• Aim of the exercise
Could you write out, exactly as they stand, only the lines in the listing below from the line with "Photograph of Tented Amaryllis Place Cards" to the line with "Elefante africano em", both ends included, without the pictures?

• Data for this exercise
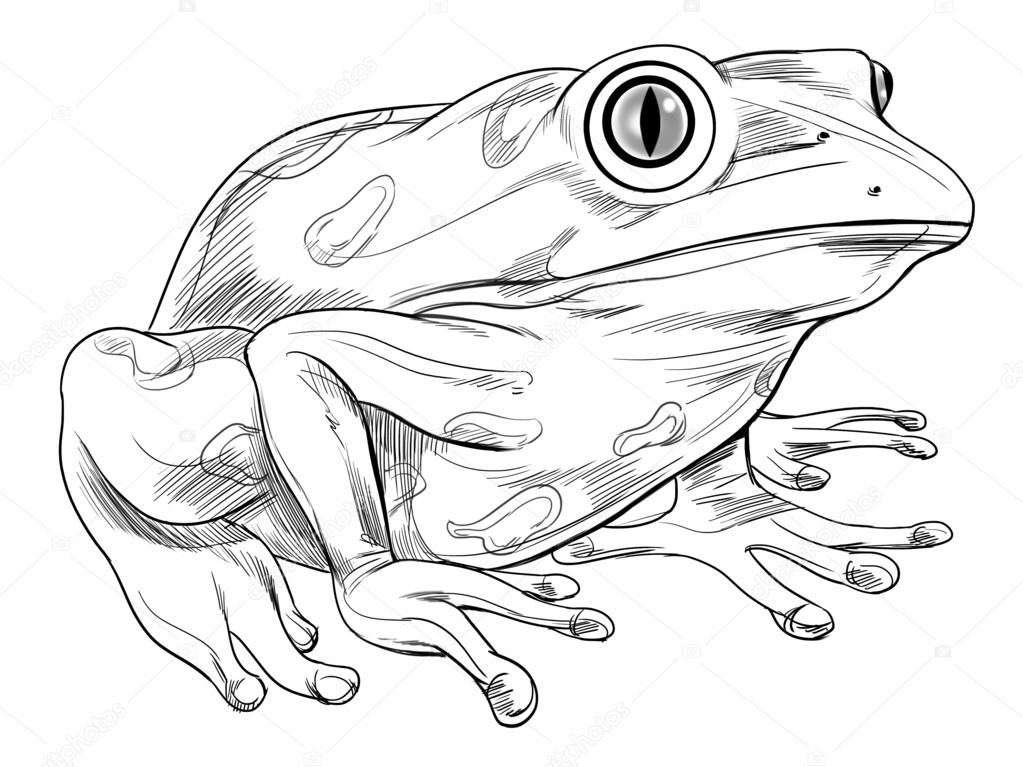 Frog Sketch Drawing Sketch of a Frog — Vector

* * *

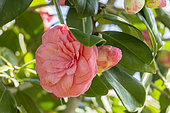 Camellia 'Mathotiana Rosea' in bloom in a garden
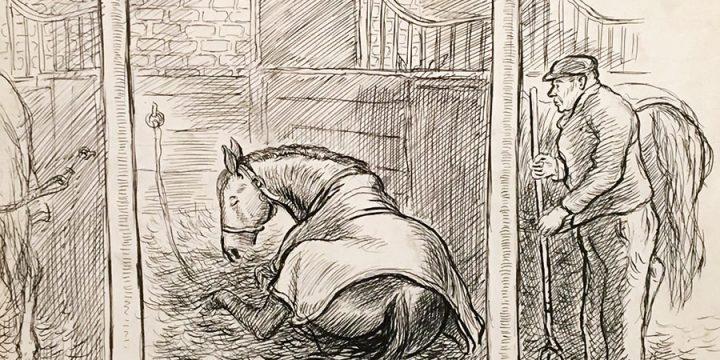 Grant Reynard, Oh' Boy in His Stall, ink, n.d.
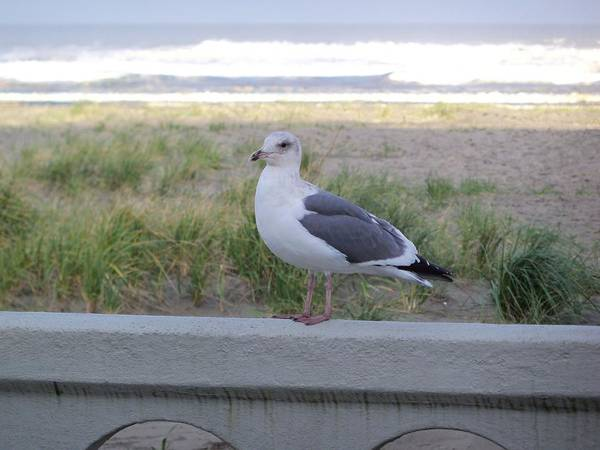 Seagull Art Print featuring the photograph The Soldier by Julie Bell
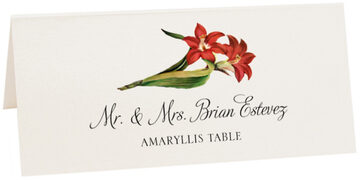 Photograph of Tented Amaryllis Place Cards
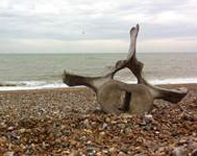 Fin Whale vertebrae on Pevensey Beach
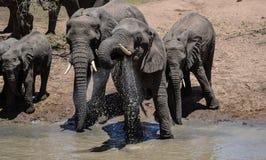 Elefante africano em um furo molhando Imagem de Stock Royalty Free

• Written solution
 Photograph of Tented Amaryllis Place Cards
 Fin Whale vertebrae on Pevensey Beach
 Elefante africano em um furo molhando Imagem de Stock Royalty Free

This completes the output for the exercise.